Geochemical, structural, field, and geochronological data have been used to arrive at very different models for the construction of upper crustal batholiths. Models for pulsed intrusion of small magma batches over long timescales (>1Ma) versus transfer of larger magma bodies on shorter timescales predict a different thermal, metamorphic, and rheological state of the crust, highlighting the importance of robust time constraints. This study focuses on a well-characterized upper crustal intrusion, the 15km2 Lago della Vacca complex (LVC), Adamello batholith, N. Italy. Previous studies used structural and petrologic data to argue that the LVC was emplaced through pulsed magma injection and in situ expansion (or, ballooning) of a short lived (∼ 105yr) magma chamber. We test this model using a dense sampling strategy and high-precision ID-TIMS U–Pb geochronology of zircon and titanite combined with hafnium isotope and trace element analyses of the same volume of dated mineral (U–Pb TIMS-TEA). These data show that the marginal mafic pulses of magma crystallized zircon with primitive Hf isotopes and negligible Eu anomalies during fractional crystallization and ascent through the crust on 10–30ka timescales. Subsequent, more felsic pulses yield individual zircon dates spanning as much as 200ka within single handsamples and restrict the total construction time of the LVC to <300ka. Rim to core solidification of the LVC, as recorded by titanite U–Pb thermochronology, occurred in ≥300ka.
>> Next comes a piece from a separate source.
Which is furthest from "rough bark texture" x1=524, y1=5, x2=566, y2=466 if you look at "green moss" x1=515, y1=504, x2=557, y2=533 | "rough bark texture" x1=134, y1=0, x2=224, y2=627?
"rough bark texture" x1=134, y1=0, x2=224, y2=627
U–Pb TIMS-TEA data from these complicated zircon populations limit the sources of antecrystic zircon, constrain AFC processes within host magmas, and illustrate the difficulty in interpreting zircon dates as magma emplacement ages. These data are supportive of growth of the LVC by a pulsed ballooning-type process over ∼300ka, with the restriction that the rims of the LVC had solidified prior to the center-most injection, providing important constraints for thermomechanial models and strain analysis of the LVC and other balloon-like intrusions.